• _Consignes_
1) Dans l'extrait sur les enlèvements attribués à Boko Haram au Cameroun, relevez toutes les dates indiquées (mois, avec l'année lorsqu'elle figure).
2) Poursuivez l'extrait sur les enlèvements attribués à Boko Haram au Cameroun après sa dernière phrase.

• _Extrait retenu_
╭──

Le premier coup d’éclat attribué à Boko Haram a eu lieu en février 2013 : une famille de sept Français, les Moulin-Fournier, a été enlevée dans le nord. Restée otage pendant près de deux mois, elle a été libérée contre rançon. Pour tout le monde, Boko Haram était l’auteur unique du forfait. Jusque-là, le groupe nigérian n’avait pourtant guère fait parler de lui au Cameroun. Tout juste disait-on que certains de ses membres faisaient des allées et venues entre le Nigeria et le nord. Les frontières sont très poreuses dans la région. Des trafiquants de carburant et d’armes, des « coupeurs de route », qui attaquent et rançonnent les voyageurs, profitent de la situation depuis longtemps. 
Boko Haram a de nouveau été accusé lors du rapt du père Georges Vandenbeusch, kidnappé en octobre 2013 et relâché fin décembre. Des détails troublants indiquaient cependant une autre piste. Ainsi, le commando qui a enlevé le prêtre a laissé derrière lui des munitions d’origine israélienne. Or, dans la région, seuls le Bataillon d’intervention rapide (BIR) et la Garde présidentielle, deux unités d’élite camerounaises, utilisent ce type de munitions. Y a-t-il eu des complicités au sein de l’armée camerounaise ? Les autorités n’en ont jamais rien dit.

╰──

• _Entrées fournies_
╭──

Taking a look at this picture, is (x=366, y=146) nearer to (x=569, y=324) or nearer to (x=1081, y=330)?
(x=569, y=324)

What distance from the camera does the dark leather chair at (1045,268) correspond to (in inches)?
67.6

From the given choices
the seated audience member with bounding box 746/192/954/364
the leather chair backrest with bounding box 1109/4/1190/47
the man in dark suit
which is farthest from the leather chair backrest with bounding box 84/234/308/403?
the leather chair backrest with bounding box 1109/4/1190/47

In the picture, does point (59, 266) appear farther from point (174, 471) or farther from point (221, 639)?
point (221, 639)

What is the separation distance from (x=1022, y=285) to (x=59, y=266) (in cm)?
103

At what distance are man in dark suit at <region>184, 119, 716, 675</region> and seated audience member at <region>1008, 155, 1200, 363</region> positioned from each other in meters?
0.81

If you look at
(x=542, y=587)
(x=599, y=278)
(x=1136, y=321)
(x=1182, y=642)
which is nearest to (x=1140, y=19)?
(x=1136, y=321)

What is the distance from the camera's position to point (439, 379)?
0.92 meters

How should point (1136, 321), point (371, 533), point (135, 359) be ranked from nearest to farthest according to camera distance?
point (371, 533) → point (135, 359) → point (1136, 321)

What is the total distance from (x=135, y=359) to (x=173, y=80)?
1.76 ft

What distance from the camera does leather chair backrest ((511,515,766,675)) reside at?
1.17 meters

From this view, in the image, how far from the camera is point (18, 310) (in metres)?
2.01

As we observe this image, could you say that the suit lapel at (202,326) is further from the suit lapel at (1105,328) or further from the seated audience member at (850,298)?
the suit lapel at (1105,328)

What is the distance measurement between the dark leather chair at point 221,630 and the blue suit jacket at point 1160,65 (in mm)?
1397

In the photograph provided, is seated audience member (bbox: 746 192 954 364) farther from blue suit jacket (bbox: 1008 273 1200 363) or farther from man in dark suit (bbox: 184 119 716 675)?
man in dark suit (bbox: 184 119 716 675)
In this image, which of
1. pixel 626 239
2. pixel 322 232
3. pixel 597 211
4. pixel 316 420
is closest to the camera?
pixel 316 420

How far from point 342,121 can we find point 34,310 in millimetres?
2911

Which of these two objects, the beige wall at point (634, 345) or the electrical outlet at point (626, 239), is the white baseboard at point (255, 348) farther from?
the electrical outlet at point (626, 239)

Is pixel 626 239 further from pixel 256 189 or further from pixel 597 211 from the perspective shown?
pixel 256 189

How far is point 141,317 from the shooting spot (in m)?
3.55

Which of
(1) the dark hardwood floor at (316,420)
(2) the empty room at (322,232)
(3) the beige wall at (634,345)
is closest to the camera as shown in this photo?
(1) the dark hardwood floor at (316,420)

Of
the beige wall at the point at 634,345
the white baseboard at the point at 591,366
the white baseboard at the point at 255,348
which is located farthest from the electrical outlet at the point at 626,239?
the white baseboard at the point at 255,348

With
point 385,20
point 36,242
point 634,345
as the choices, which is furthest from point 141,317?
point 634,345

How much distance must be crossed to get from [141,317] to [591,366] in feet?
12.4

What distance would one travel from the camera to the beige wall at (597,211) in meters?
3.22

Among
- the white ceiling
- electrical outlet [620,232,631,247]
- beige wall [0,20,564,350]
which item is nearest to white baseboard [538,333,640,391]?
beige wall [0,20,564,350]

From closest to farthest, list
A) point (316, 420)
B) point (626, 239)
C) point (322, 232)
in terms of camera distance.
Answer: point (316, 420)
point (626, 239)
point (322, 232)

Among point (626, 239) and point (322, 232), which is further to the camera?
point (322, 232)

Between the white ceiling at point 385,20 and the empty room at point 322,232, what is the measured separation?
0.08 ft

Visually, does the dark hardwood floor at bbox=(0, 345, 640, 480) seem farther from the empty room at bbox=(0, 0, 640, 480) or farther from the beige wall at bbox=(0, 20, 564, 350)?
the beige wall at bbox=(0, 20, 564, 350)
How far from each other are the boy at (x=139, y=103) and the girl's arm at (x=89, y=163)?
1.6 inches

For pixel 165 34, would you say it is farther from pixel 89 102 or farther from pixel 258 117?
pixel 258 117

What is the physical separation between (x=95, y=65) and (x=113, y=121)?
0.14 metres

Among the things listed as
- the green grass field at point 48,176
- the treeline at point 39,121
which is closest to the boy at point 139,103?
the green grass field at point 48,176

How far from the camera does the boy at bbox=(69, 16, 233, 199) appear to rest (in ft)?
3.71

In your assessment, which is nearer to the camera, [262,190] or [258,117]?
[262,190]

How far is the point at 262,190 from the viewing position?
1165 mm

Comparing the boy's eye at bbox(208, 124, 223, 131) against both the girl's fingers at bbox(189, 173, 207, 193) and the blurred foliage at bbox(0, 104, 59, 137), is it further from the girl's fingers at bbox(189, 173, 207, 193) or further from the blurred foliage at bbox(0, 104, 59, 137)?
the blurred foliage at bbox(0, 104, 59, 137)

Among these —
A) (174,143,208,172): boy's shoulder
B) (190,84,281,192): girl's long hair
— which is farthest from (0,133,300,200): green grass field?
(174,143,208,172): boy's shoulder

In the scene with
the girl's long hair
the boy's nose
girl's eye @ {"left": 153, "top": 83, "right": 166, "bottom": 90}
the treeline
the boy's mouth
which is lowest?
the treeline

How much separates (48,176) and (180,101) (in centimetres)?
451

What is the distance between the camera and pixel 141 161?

╰──

• _Réponses attendues_
1)
- février 2013
- octobre 2013
- fin décembre

2)
Après l’enlèvement du père Vandenbeusch, le régime a augmenté ses effectifs militaires dans le nord. Mais il y a eu de nouveaux événements : en avril, trois Occidentaux (deux prêtres italiens et une religieuse canadienne) ont été kidnappés et gardés otages pendant un mois. À la même période, c’est un campement d’ouvriers chinois qui a été violemment pris d’assaut à Waza. Les assaillants sont repartis avec 20 tonnes d’explosifs, 12 000 têtes allumeuses, enlevant par la même occasion dix ressortissants chinois, toujours détenus. Là encore, le déroulement de l’attaque a laissé dubitatifs les observateurs : « Des centaines d’hommes en armes, avec des véhicules blindés, viennent attaquer un camp de Chinois, enlèvent dix personnes et dérobent plusieurs véhicules, dont des camions ; puis circulent sur le territoire camerounais, au vu et au su de tout le monde… et personne n’a rien vu, rien dit ? » commente un expatrié français établi de longue date dans le pays.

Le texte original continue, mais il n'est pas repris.